§ WHAT NEEDS TO BE DONE:
Render every line of the listing below as a Markdown table with the columns Row and Listing line. Skip blank lines and leave out the pictures.

___

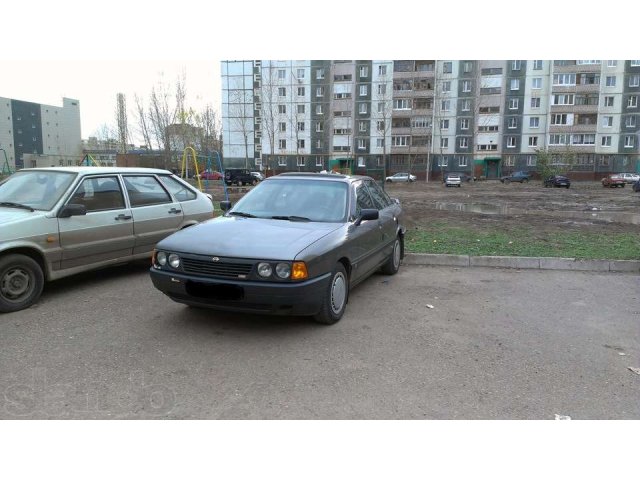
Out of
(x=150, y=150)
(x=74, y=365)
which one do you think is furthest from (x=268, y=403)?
(x=150, y=150)

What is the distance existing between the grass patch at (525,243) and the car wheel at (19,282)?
19.4ft

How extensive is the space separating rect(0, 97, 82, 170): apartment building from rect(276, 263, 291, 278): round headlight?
98.0 m

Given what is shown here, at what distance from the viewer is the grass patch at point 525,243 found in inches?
330

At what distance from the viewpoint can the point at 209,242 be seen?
466 centimetres

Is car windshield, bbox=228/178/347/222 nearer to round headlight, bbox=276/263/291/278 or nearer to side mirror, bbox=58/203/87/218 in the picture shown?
round headlight, bbox=276/263/291/278

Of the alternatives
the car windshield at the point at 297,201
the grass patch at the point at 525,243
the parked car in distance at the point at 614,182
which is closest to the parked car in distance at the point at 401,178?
the parked car in distance at the point at 614,182

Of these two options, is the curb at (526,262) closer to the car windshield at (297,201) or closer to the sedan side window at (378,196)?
the sedan side window at (378,196)

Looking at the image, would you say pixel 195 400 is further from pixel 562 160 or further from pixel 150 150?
pixel 562 160

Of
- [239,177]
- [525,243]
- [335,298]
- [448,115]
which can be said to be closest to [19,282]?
[335,298]

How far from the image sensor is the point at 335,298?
16.4ft

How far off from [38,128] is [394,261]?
114176 millimetres

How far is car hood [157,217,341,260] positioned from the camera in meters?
4.45

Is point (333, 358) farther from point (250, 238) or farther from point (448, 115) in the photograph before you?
point (448, 115)

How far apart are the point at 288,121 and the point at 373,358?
2793 inches
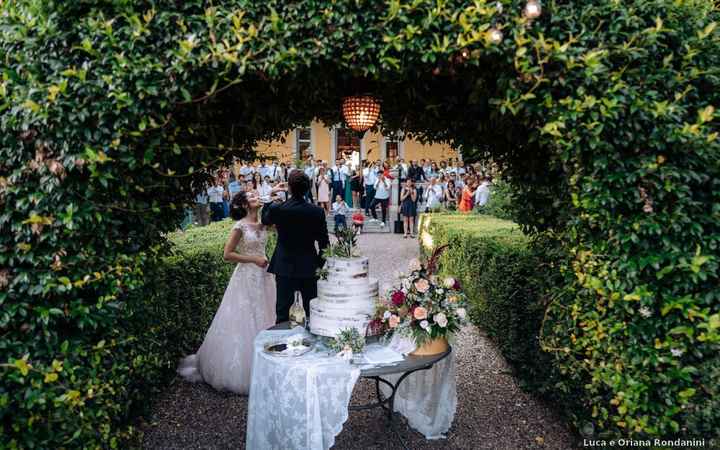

___

§ THE COMPLETED TASK:
| Row | Listing line |
|---|---|
| 1 | Out of |
| 2 | (x=150, y=150) |
| 3 | (x=74, y=365) |
| 4 | which one do you think is furthest from (x=268, y=403)? |
| 5 | (x=150, y=150) |
| 6 | What is the distance existing between the grass patch at (525,243) and the car wheel at (19,282)? |
| 7 | 19.4ft |
| 8 | How extensive is the space separating rect(0, 97, 82, 170): apartment building from rect(276, 263, 291, 278): round headlight? |
| 9 | 98.0 m |
| 10 | Given what is shown here, at what distance from the viewer is the grass patch at point 525,243 found in inches? |
| 11 | 330 |
| 12 | At what distance from the viewpoint can the point at 209,242 be seen? |
| 13 | 466 centimetres |
| 14 | Is car windshield, bbox=228/178/347/222 nearer to round headlight, bbox=276/263/291/278 or nearer to side mirror, bbox=58/203/87/218 in the picture shown? |
| 15 | round headlight, bbox=276/263/291/278 |
| 16 | Of the alternatives |
| 17 | the car windshield at the point at 297,201 |
| 18 | the grass patch at the point at 525,243 |
| 19 | the parked car in distance at the point at 614,182 |
| 20 | which is closest to the parked car in distance at the point at 401,178? |
| 21 | the parked car in distance at the point at 614,182 |
| 22 | Of these two options, is the curb at (526,262) closer to the car windshield at (297,201) or closer to the sedan side window at (378,196)? |
| 23 | the sedan side window at (378,196) |
| 24 | Looking at the image, would you say pixel 195 400 is further from pixel 562 160 or further from pixel 150 150? |
| 25 | pixel 562 160 |
| 26 | Of |
| 27 | - [239,177] |
| 28 | - [525,243] |
| 29 | - [335,298] |
| 30 | - [448,115] |
| 31 | which can be said to be closest to [19,282]? |
| 32 | [335,298] |
| 33 | How far from the image sensor is the point at 335,298? |
| 34 | 16.4ft |
| 35 | How far off from [38,128] is [394,261]? |
| 36 | 114176 millimetres |
| 37 | How far is car hood [157,217,341,260] positioned from the camera in meters? |
| 38 | 4.45 |
| 39 | Is point (333, 358) farther from point (250, 238) or farther from point (448, 115) in the photograph before you? |
| 40 | point (448, 115) |
| 41 | How far apart are the point at 288,121 and the point at 373,358? |
| 42 | 2793 inches |